番外編◎ 『 夕景に染まる教室でキスを 』
【まえがき】
いったいいつから、休載している間は更新しないと言っていた?
―――――――――――
「見てください可憐さん!」
期末試験も終わり、答案用紙も全て返却された放課後。修也は恋人である朝霞可憐に興奮しながらそれを見せた。
「僕、こんな点数初めて取りました!」
「おぉ、全教科70点超えてるねぇ」
「頑張った甲斐があります!」
「偉いぞぉ。我がカレピ~」
わずかに感心したような声音に、修也も満足げに笑みを浮かべる。
「順位も未だかつて取ったことがない高順位です!」
今回の試験は理数系に力を入れたのが功を奏したのか、その教科の中には90点を超えるものもある。おかげで、順位は初めての30番台に乗っていた。
「これも全て、可憐さんが勉強を見てくれたおかげですね」
そう言えば、可憐は「いやいやぁ」と甘栗色の髪を揺らしながら否定した。
「この結果はひとえに、修也が勉強頑張ったからだよ」
「――っ!」
「偉いぞぉ」
ふふ、と微笑を浮かべたあと、可憐が修也の頭を撫でてきた。
「あ、あの、可憐さん。ここ教室……」
「私たち以外誰もいないよ」
「それは、そうですけど……っ」
夕暮れ時の教室で二人きり。吹奏楽の音色やグラウンドから聞こえてくる掛け声が木霊する教室でカノジョに頭を撫でられるというのは、中々に胸にクルものがあった。
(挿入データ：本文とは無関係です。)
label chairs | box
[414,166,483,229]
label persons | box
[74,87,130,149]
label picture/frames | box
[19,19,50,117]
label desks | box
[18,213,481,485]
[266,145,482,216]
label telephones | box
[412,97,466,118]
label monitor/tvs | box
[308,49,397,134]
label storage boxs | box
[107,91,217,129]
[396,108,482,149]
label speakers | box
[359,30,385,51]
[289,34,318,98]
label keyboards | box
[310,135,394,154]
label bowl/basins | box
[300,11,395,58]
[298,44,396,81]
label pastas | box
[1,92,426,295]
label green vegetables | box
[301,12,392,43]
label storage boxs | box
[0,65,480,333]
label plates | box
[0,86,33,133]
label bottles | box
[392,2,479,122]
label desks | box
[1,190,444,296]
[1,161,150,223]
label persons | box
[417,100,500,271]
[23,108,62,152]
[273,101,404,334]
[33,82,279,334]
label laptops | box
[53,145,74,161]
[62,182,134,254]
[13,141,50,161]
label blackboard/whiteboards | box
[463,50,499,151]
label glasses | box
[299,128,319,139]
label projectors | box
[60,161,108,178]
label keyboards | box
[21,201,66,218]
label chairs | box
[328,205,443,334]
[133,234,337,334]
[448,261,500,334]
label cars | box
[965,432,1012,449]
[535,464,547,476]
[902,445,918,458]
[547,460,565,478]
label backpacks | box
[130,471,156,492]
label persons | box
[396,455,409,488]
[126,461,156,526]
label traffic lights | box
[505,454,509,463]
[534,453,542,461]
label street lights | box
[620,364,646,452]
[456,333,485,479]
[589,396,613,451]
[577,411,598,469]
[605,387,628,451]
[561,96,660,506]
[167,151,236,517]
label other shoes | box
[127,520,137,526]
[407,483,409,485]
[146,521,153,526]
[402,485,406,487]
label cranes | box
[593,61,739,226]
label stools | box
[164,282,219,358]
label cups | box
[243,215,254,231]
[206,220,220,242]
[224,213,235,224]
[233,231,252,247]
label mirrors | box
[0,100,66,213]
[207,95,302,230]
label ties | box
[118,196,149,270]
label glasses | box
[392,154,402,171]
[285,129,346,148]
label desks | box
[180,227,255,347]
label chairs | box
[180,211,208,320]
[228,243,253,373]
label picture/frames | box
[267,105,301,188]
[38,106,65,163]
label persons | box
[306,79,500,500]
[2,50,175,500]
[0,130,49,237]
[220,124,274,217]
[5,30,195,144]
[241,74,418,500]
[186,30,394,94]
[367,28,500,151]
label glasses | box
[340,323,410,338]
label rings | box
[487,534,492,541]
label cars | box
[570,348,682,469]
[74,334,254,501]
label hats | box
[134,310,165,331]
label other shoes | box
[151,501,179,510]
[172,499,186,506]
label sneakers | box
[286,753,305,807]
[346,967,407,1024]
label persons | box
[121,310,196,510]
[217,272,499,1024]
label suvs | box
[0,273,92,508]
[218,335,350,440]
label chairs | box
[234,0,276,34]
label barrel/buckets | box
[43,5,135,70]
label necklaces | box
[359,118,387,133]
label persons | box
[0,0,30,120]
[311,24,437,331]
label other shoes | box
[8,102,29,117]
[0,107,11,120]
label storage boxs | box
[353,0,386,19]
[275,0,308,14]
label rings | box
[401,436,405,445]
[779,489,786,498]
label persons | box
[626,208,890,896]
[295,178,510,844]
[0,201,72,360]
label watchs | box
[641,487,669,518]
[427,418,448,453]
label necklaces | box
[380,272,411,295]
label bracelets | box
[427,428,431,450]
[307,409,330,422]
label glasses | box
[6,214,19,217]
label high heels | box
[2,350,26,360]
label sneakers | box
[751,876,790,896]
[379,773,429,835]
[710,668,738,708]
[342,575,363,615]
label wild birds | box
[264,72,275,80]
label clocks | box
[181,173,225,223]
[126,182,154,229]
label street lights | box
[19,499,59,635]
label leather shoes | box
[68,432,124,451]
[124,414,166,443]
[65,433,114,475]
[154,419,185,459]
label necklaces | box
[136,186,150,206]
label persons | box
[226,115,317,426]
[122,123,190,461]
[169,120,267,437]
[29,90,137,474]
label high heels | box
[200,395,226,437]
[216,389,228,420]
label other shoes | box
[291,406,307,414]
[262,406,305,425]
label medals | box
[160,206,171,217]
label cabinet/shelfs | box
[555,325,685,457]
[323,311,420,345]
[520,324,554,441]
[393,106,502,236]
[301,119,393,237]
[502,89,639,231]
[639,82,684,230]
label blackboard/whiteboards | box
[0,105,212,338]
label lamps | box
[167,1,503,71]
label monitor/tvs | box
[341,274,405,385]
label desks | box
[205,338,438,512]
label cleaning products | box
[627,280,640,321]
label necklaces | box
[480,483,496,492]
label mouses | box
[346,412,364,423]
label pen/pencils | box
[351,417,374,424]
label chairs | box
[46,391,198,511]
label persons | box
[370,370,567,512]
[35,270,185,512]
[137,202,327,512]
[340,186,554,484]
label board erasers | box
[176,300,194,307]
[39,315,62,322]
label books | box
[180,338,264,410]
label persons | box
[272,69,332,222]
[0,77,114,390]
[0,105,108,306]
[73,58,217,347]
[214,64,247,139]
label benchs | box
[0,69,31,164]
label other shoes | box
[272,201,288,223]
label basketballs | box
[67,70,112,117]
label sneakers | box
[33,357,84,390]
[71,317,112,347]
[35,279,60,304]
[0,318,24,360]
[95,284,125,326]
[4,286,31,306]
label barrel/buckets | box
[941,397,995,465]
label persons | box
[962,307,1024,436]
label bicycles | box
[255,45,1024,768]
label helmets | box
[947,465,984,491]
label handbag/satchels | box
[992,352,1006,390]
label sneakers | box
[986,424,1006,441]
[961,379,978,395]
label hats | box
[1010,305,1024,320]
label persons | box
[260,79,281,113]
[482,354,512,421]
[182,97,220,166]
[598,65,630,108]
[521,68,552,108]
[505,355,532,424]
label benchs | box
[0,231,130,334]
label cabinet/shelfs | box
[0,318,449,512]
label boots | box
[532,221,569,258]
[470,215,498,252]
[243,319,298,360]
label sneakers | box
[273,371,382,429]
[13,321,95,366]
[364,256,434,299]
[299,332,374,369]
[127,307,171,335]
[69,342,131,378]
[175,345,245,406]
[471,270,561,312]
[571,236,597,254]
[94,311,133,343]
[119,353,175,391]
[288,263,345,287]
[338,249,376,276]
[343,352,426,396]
心臓がドキドキと音を鳴らしながら、修也は可憐の手の感触を堪能する。
「本当に頑張ったんだねぇ」
「可憐さん」
頭を撫でていた手がすっと目元に降りると、可憐は勉強漬けでできてしまった隈に触れながら呟いた。
「大変だった?」
「あはは。まぁ、少しだけ」
苦笑交じりに素直に吐露すれば、可憐はふむ、と顎に手を置いた。
「可憐さん?」
「頑張ったなら、ご褒美をあげないとカノジョ失格かな?」
「い、いや別にそんなことはないですけど……」
何やら不穏なことを呟く可憐に、修也はぎこちなく応じる。
「え~。修也は私からのご褒美、欲しくないんだぁ?」
「欲しいです⁉」
「ふふ。素直でよろしい」
「――ぁ」
修也にだけ向けられる微笑み。それは夕景と重なって、より一層美しく見えた。
まるで天使のような、人を虜にしてしまうような笑みは、少しずつ距離が近づいていって――
「――ん」
「――んぐ⁉」
その恍惚さに見惚れていると、可憐の唇が突然修也の唇に重なってきた。
「か、かかか可憐さん⁉ ここ教室……」
「誰もいないからいいでしょ」
「でも……っ」
「ご褒美、欲しかったんでしょ」
悪戯な笑みを浮かべながら言う可憐に、修也は顔を真っ赤にしながら喘ぐ。
「テスト、頑張ったねぇ。偉いねぇ」
褒めて、
「私の為に努力する男の子は嫌いじゃないよ」
甘い囁き声が、
「修也が頑張ってると、なんだか見てるこっちが何かしなきゃいけなくなっちゃう気がするのは不思議」
おっとりとした目が、冬真だけを見つめる。
「なるほど。これが愛しいという感情なのかもしれないなぁ」
初めて触れた感情に声を弾ませる恋人は、ふふ、と笑うと、
「二人きりの教室でキスするなんて、なんだか悪いことしてる気分だねぇ」
そっと、息が近づいてくる感覚。
ゆっくりと細い腕が背中に回ってきて、呆気取られている間に修也は可憐に捕まってしまった。
「可憐さん、大胆過ぎます……っ!」
「私たち以外誰もいないんだから、これが大胆かどうかなんて分からないでしょ」
見つめ合えば、そのまま惹かれるように――
「こういうシチュエーションもいいねぇ」
「絶対、四季さんたちには内緒ですよ」
「分かってるよぉ。じゃあ、ご褒美の続き、しようか」
「――お願いします」
なんだかラブコメみたいな展開だと、心の中でそう発狂しながら。
「「――ん」」
修也は可憐と夕暮れに染まる教室で密かに口づけを交わしたのだった。